What you need to do: Could you give back exactly the lines below from the one with "Бабушкины сказки книга" through the one with "กล่องหูหิ้วคราฟท์ 7.5 นิ้ว", without a single picture?
-----
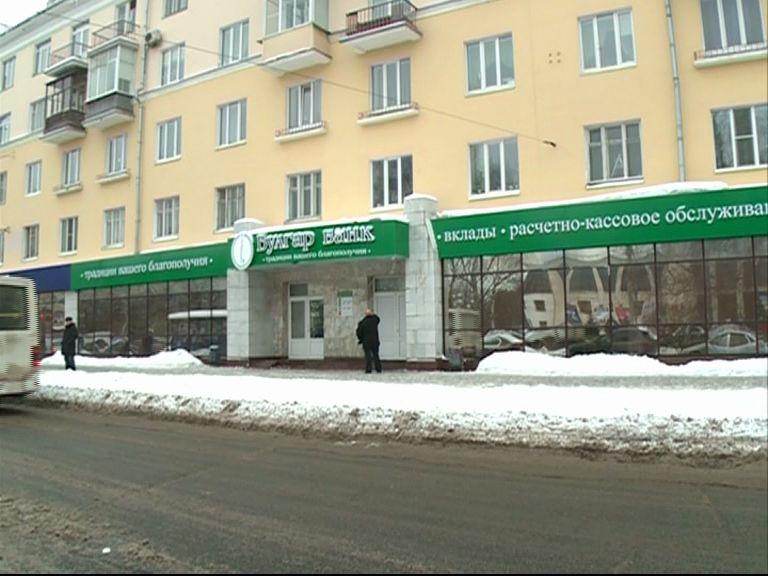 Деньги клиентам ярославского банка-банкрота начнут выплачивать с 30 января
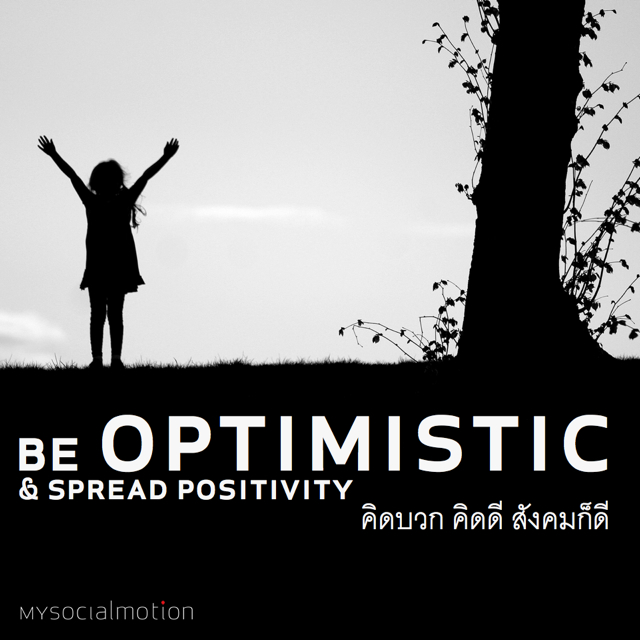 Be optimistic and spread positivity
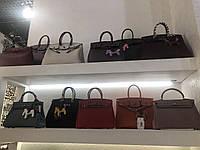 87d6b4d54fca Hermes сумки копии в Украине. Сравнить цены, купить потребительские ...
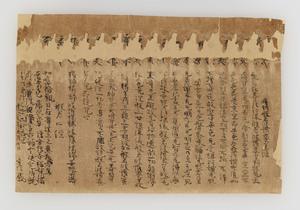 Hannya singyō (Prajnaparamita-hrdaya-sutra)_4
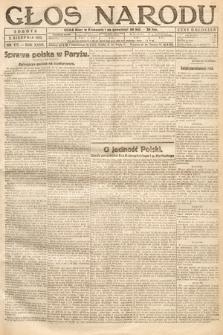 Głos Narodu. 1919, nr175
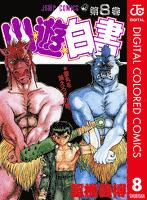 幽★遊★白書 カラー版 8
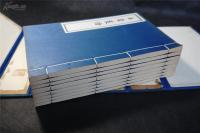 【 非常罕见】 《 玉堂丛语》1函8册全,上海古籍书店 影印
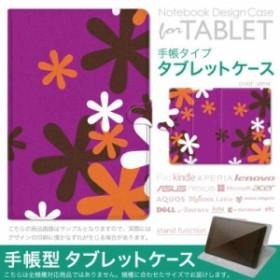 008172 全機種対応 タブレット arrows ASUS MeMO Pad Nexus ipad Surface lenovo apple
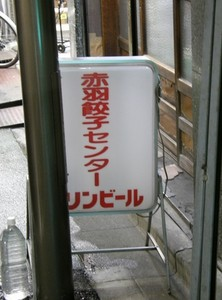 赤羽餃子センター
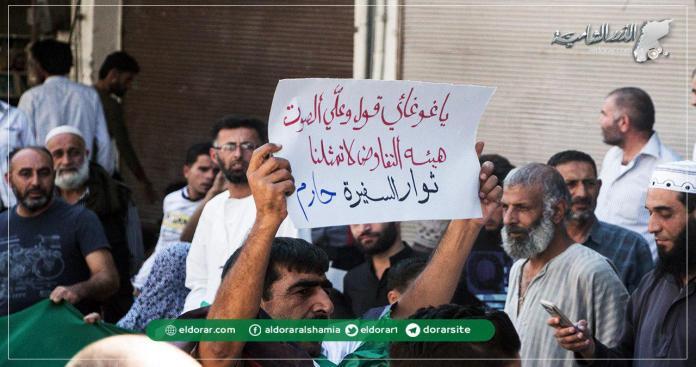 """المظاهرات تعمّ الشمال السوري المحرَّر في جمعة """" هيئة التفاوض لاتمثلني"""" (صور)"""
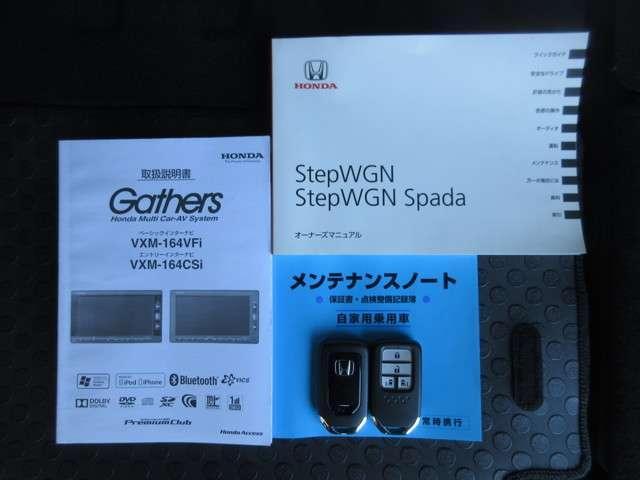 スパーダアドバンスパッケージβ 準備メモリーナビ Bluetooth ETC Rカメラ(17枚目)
-----
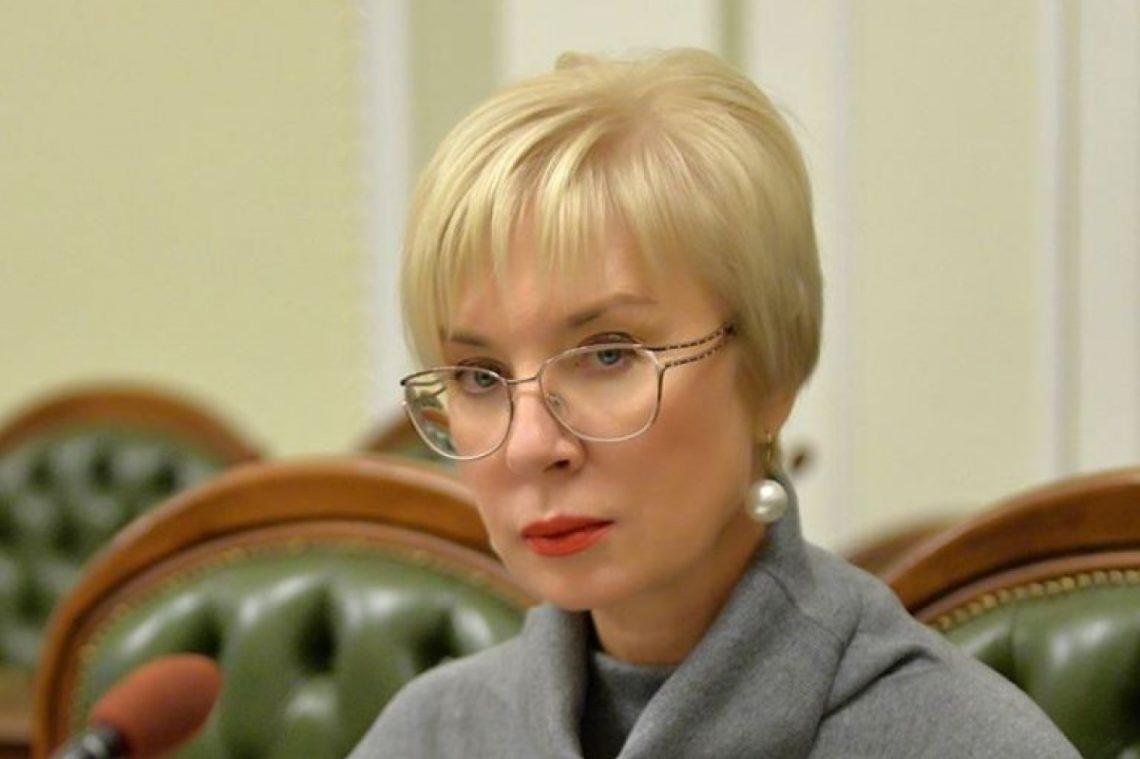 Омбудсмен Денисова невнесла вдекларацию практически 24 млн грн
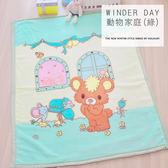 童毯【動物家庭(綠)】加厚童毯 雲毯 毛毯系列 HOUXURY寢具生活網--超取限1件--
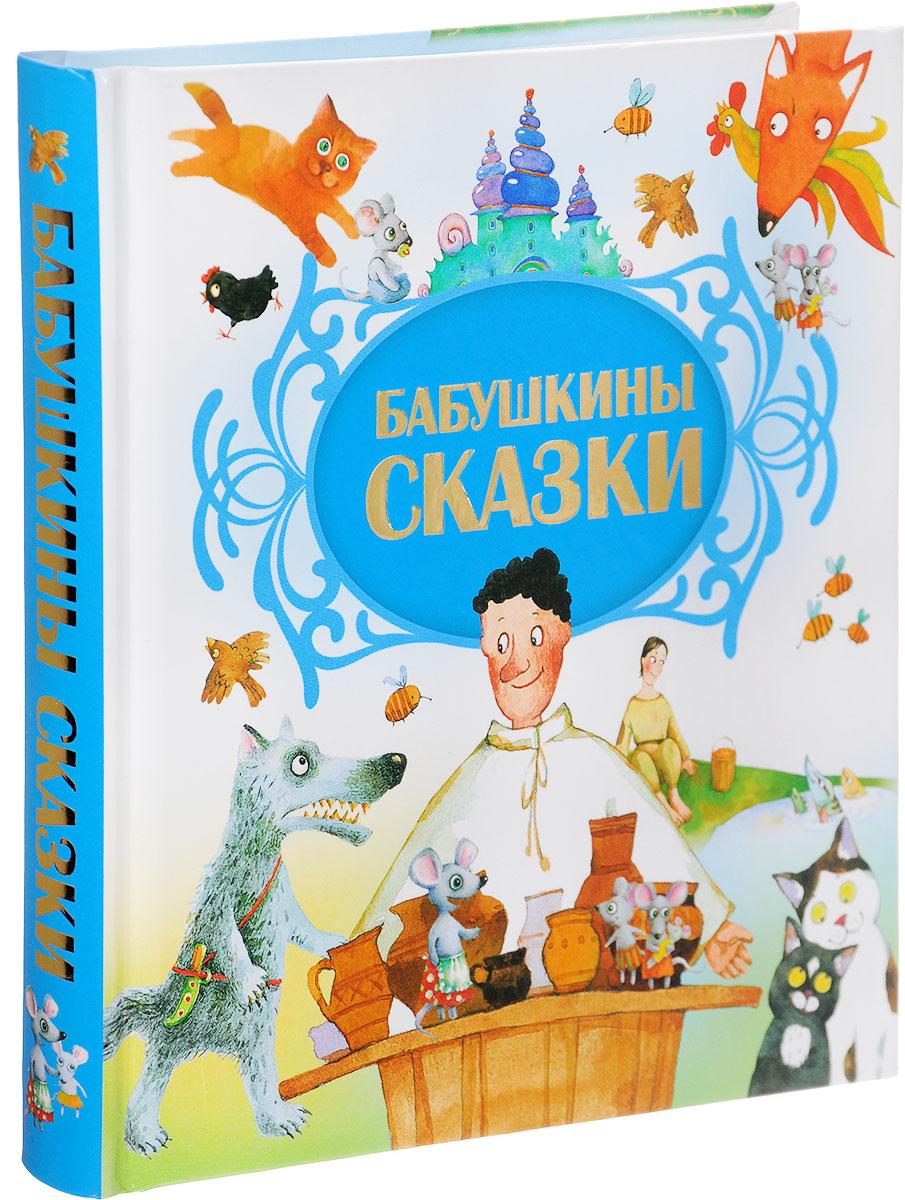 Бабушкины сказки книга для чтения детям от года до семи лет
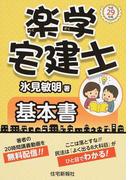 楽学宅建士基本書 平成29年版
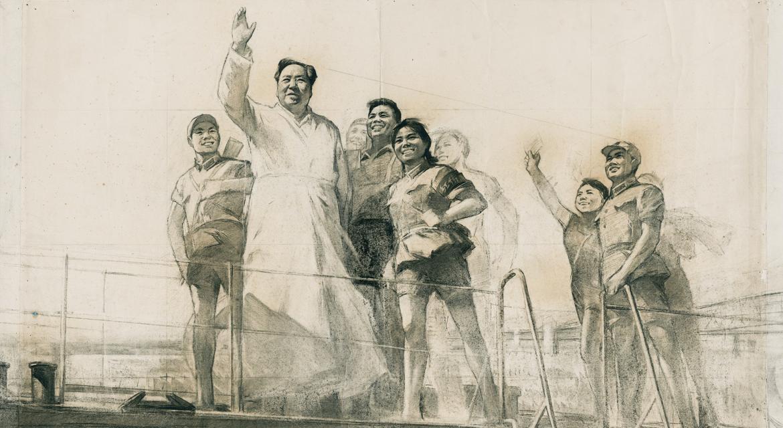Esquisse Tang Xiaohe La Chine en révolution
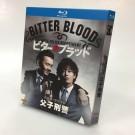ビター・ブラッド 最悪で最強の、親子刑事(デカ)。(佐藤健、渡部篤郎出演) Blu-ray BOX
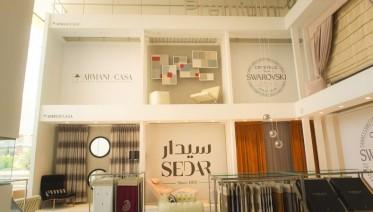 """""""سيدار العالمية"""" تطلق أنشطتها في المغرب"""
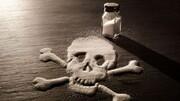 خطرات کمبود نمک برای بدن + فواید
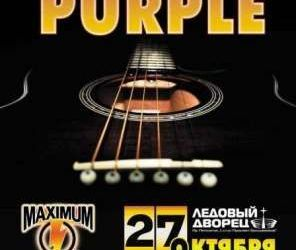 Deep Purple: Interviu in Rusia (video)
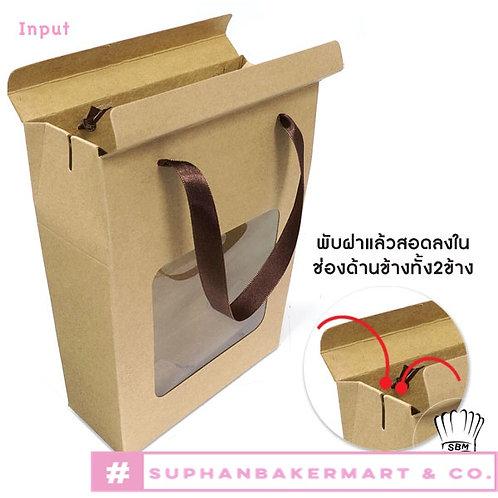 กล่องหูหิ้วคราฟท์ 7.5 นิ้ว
-----
Result of the task:
 Бабушкины сказки книга для чтения детям от года до семи лет
 楽学宅建士基本書 平成29年版
Esquisse Tang Xiaohe La Chine en révolution
ビター・ブラッド 最悪で最強の、親子刑事(デカ)。(佐藤健、渡部篤郎出演) Blu-ray BOX
 """""""سيدار العالمية"""" تطلق أنشطتها في المغرب"""
 خطرات کمبود نمک برای بدن + فواید
 Deep Purple: Interviu in Rusia (video)
 กล่องหูหิ้วคราฟท์ 7.5 นิ้ว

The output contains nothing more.